Check your understanding »
[a] In two sentences, summarize the passage on gun violence in Miami-Dade County.
[b] Does the passage on gun violence in Miami-Dade County support each statement below? Answer yes or no for each, quoting the words of the passage that decide it.
(i) The New Year's Day ceremony was the first one the group had held.
(ii) Parents of Murdered Children meets every week.
(iii) The hospital data on shooting survivors came only from the Florida Department of Health in Miami-Dade County.
[c] Continue the passage on gun violence in Miami-Dade County from where it ends.

Page text »
▬▬▬
Parents of Murdered Children has called on police and politicians to do more to make the community safer and solve the killings. The group holds weekly meetings to help grieving parents and to advocate for an end to gun violence. Tuesday night’s ceremony was the third annual event the group has organized on New Year’s Day.

Last month, Miami-Dade Police Director Juan Perez defended the work of local law enforcement. He said that police had made arrests in 75 percent of the 76 murders committed in the county in 2018 as of early December.

“You can’t convince a parent who has lost a child to gunfire that everything is being done until there is an arrest,” he said.

Between 2005 and 2016, more than 370 children and young people under the age of 20 were killed by gun violence in Miami-Dade County.

The deaths only tell part of the story, however. More than 500 teenagers and children survived crime-related shootings between 2005 and 2015, according to hospital data compiled by the Florida Department of Health in Miami-Dade County and the Miami-Dade County Injury Surveillance System.
▬▬▬
Input data »
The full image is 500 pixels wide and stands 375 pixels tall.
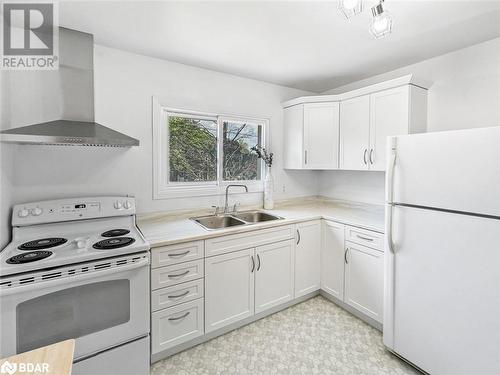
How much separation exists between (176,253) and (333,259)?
5.06 ft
▬▬▬
Per-task outputs »
[a] Parents of Murdered Children, which holds weekly meetings for grieving parents and advocates for an end to gun violence, has called on police and politicians to do more, while Miami-Dade Police Director Juan Perez said police had made arrests in 75 percent of the county's 76 murders in 2018 as of early December. Between 2005 and 2016, more than 370 children and young people under 20 were killed by gun violence in the county, and more than 500 teenagers and children survived crime-related shootings between 2005 and 2015.

[b]
(i) No: "Tuesday night’s ceremony was the third annual event the group has organized on New Year’s Day."
(ii) Yes: "The group holds weekly meetings to help grieving parents and to advocate for an end to gun violence."
(iii) No: "compiled by the Florida Department of Health in Miami-Dade County and the Miami-Dade County Injury Surveillance System."

[c]
For Ora Austin, one of the mourners at Mount Calvary Missionary Baptist Church, this New Year’s Day was her first without her 29-year-old son, Thaddeus Biglow, who she said was killed last February while being robbed on his way to the store.

“It hasn’t been easy,” she said. “I try to stay busy. Not that I’m forgetting about him or even want to forget about him. It helps me not to focus on the loss.”

Although the case is still open, Austin said that she’s “very optimistic” that the police will find her son’s killer. “I don’t blame him. I don’t hate him,” she said. “I just believe he has to take responsibility for his action.”